Tuscany has many famous and notable towns but the large and important cities have grown and developed on the banks of the River Arno. Their names – Florence (aka Firenze), Empoli, Pisa, Siena, Livorno, Viareggio – roll off the tongue like poetry (even if your Italian isn’t good) and conjure up images of splendour.
The region had a civilization and culture long before that of Rome. Known as the Etruscans (from where the name Tuscany is probably derived) they developed an enduring cultural (and language) identity that survives till this day. This long, rich and vibrant history has turned the whole region into a veritable museum and storehouse of extraordinary art – whether it is architecture, painting or sculpture – all masterpieces.
So numerous, wondrous and well-preserved are the historical, artistic and cultural legacies that UNESCO has designated seven whole areas as World Heritate Sites! They are the Historic Centre of Florence; the Historical Centre of Siena; the Cathedral of Pisa and the Piazza dei miracoli (square of miracles); the Historical centre of San Gimignano (a hilltop village with 14 fantastic towers); the Historical centre of Pienza; the Val d'Orcia and the Medici Villas and Gardens.
One could go on and on about Tuscany’s churches, palaces, villages and piazzas. The region has an incredible number of amazing towns like Pisa and its leaning Tower and Cathedral Square and the renowned Uffizi Gallery and Museum but the two shining jewels in this glittering land are Florence and Siena.
Florence is the birthplace of Renaissance and two incredible men – Michelangelo and Leonardo Da Vinci. These three factors alone would have made many other renowned cities culturally rich. However, Florence is also the beneficiary of the wealth, power and extraordinary legacy of the Medici family. Without them Florence would not be what it is. Their efforts and patronage either directly or indirectly spawned the Florentine School of art with such alumni as Fra Angelico, Botticelli and a host of others.
Siena is another great treasure chest. Its rich artistic tradition generated the Sienese School. It’s well-preserved art and architecture date from the medieval period. An outstanding example of the city’s artistic richness is its huge and beautiful shell-shaped Piazza del Campo, the Cathedral and the Palazzo Pubblico.
Tuscany however, is not all art and architecture. The other face to the region is its natural side. Travel across the rolling hills with their quilt patchwork of olive groves and vineyards; the changing colours of the fields and forests; the fairy tale houses of the small towns and villages and past the picturesque gardens of the villas and you will feel that you are imbibing the Tuscan essence through every sense.

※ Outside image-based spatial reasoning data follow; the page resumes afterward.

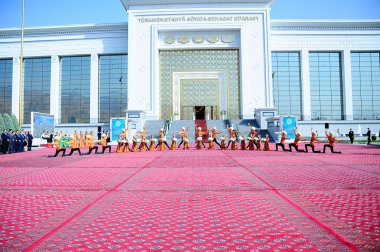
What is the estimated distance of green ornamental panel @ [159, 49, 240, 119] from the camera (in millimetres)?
26891

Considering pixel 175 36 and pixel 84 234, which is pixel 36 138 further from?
pixel 84 234

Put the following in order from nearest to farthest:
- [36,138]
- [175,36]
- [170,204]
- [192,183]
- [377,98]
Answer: [170,204]
[192,183]
[36,138]
[175,36]
[377,98]

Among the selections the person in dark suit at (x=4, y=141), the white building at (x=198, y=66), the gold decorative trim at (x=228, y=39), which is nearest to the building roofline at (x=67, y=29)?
the white building at (x=198, y=66)

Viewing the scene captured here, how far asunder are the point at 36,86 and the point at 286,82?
27.1m

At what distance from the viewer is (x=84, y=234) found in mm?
2611

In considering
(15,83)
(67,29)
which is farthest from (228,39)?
(15,83)

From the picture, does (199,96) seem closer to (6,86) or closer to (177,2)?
(177,2)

Tuscany has over 120 protected nature reserves and parks. They are home to some of Europe’s oldest forests. One of the most beautiful is Pinocchio’s Park. Carlo Collodi, the creator of The Adventures of Pinocchio, took his pen name from his mother’s village – Collodi. The Park has lovely winding pathways that are populated with statues of characters from the story.
There are other things you can do and experience in Tuscany. You can indulge in gastronomic tours and sample (or gorge on) the fabulous food. Each district seems to cook things their own way, producing their own distinct flavours. Then you could get well and truly happy by signing up for a wine tasting tour. This is after all, Chianti country. The region boasts over 30 wines! Don’t get me started on this aspect of Tuscany. I could spend a whole summer just doing wine tours!
No matter what you do, where you go or what you see, one thread binds all of Tuscany – stunning beauty!